## AIM OF THE TASK
Could you copy out the lines below, renaming every "weathered stone surface" to "eroded rock face" and leaving the rest untouched?

## RECORD EXCERPTS
****************
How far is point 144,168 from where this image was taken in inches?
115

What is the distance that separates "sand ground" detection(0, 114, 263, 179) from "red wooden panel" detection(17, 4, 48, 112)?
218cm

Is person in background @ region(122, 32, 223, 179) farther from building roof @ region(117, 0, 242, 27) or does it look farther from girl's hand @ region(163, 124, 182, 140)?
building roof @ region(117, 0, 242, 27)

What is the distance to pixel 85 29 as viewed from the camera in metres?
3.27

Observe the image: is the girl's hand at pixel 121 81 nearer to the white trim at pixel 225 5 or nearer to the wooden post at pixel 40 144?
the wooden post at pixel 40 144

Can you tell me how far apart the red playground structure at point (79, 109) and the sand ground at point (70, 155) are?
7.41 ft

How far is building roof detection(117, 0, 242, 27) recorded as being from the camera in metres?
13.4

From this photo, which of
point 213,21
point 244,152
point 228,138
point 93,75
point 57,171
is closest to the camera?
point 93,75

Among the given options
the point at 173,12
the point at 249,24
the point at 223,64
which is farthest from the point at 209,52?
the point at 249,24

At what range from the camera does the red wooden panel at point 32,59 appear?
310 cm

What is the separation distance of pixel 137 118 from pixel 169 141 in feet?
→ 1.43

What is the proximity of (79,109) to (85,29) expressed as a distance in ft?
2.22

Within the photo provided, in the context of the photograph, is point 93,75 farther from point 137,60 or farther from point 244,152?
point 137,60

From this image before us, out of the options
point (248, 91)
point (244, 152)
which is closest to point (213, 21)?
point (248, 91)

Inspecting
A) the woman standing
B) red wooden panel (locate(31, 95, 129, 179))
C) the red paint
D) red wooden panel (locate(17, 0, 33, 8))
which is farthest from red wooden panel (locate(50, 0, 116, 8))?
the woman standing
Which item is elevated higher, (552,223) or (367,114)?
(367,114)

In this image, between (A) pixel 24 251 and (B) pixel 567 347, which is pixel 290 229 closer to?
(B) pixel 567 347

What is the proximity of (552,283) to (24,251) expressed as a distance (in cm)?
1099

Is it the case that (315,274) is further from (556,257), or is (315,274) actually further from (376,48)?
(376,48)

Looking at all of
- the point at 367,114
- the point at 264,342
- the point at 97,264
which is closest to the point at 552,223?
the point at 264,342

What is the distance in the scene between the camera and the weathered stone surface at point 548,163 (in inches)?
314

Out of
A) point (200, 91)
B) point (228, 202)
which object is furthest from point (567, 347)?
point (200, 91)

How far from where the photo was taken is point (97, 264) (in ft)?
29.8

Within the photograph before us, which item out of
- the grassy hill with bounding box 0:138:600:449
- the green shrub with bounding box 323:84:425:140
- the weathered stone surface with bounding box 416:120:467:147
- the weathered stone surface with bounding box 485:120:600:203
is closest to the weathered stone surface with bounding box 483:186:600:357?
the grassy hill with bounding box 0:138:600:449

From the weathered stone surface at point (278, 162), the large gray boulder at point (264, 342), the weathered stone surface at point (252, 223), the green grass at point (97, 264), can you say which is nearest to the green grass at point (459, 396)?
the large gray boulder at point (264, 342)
****************
## SOLUTION FOR THIS TASK
How far is point 144,168 from where this image was taken in inches?
115

What is the distance that separates "sand ground" detection(0, 114, 263, 179) from "red wooden panel" detection(17, 4, 48, 112)?
218cm

Is person in background @ region(122, 32, 223, 179) farther from building roof @ region(117, 0, 242, 27) or does it look farther from girl's hand @ region(163, 124, 182, 140)?
building roof @ region(117, 0, 242, 27)

What is the distance to pixel 85 29 as viewed from the camera in metres?
3.27

Observe the image: is the girl's hand at pixel 121 81 nearer to the white trim at pixel 225 5 or nearer to the wooden post at pixel 40 144?
the wooden post at pixel 40 144

Can you tell me how far apart the red playground structure at point (79, 109) and the sand ground at point (70, 155) are?
7.41 ft

How far is building roof detection(117, 0, 242, 27) recorded as being from the camera in metres?
13.4

From this photo, which of
point 213,21
point 244,152
point 228,138
point 93,75
point 57,171
is closest to the camera?
point 93,75

Among the given options
the point at 173,12
the point at 249,24
the point at 223,64
which is farthest from the point at 209,52?
the point at 249,24

At what range from the camera does the red wooden panel at point 32,59 appear?
310 cm

What is the separation distance of pixel 137 118 from pixel 169 141 in feet?
→ 1.43

What is the proximity of (79,109) to (85,29) expressed as a distance in ft?
2.22

Within the photo provided, in the context of the photograph, is point 93,75 farther from point 137,60 or farther from point 244,152?
point 137,60

From this image before us, out of the options
point (248, 91)
point (244, 152)
which is closest to point (213, 21)?
point (248, 91)

Inspecting
A) the woman standing
B) red wooden panel (locate(31, 95, 129, 179))
C) the red paint
D) red wooden panel (locate(17, 0, 33, 8))
which is farthest from red wooden panel (locate(50, 0, 116, 8))?
the woman standing
Which item is elevated higher, (552,223) or (367,114)?
(367,114)

In this image, between (A) pixel 24 251 and (B) pixel 567 347, which is pixel 290 229 closer to?
(B) pixel 567 347

What is the proximity of (552,283) to (24,251) expressed as a distance (in cm)?
1099

Is it the case that (315,274) is further from (556,257), or is (315,274) actually further from (376,48)?
(376,48)

Looking at all of
- the point at 367,114
- the point at 264,342
- the point at 97,264
which is closest to the point at 552,223?
the point at 264,342

What is the distance in the scene between the camera and the eroded rock face at point 548,163 (in inches)?
314

Out of
A) point (200, 91)
B) point (228, 202)
which object is furthest from point (567, 347)?
point (200, 91)

How far from where the photo was taken is point (97, 264) (in ft)?
29.8

Within the photograph before us, which item out of
- the grassy hill with bounding box 0:138:600:449
- the green shrub with bounding box 323:84:425:140
- the eroded rock face with bounding box 416:120:467:147
- the eroded rock face with bounding box 485:120:600:203
is closest to the eroded rock face with bounding box 483:186:600:357?
the grassy hill with bounding box 0:138:600:449

From the eroded rock face at point (278, 162), the large gray boulder at point (264, 342), the eroded rock face at point (252, 223), the green grass at point (97, 264), can you say which is nearest to the green grass at point (459, 396)?
the large gray boulder at point (264, 342)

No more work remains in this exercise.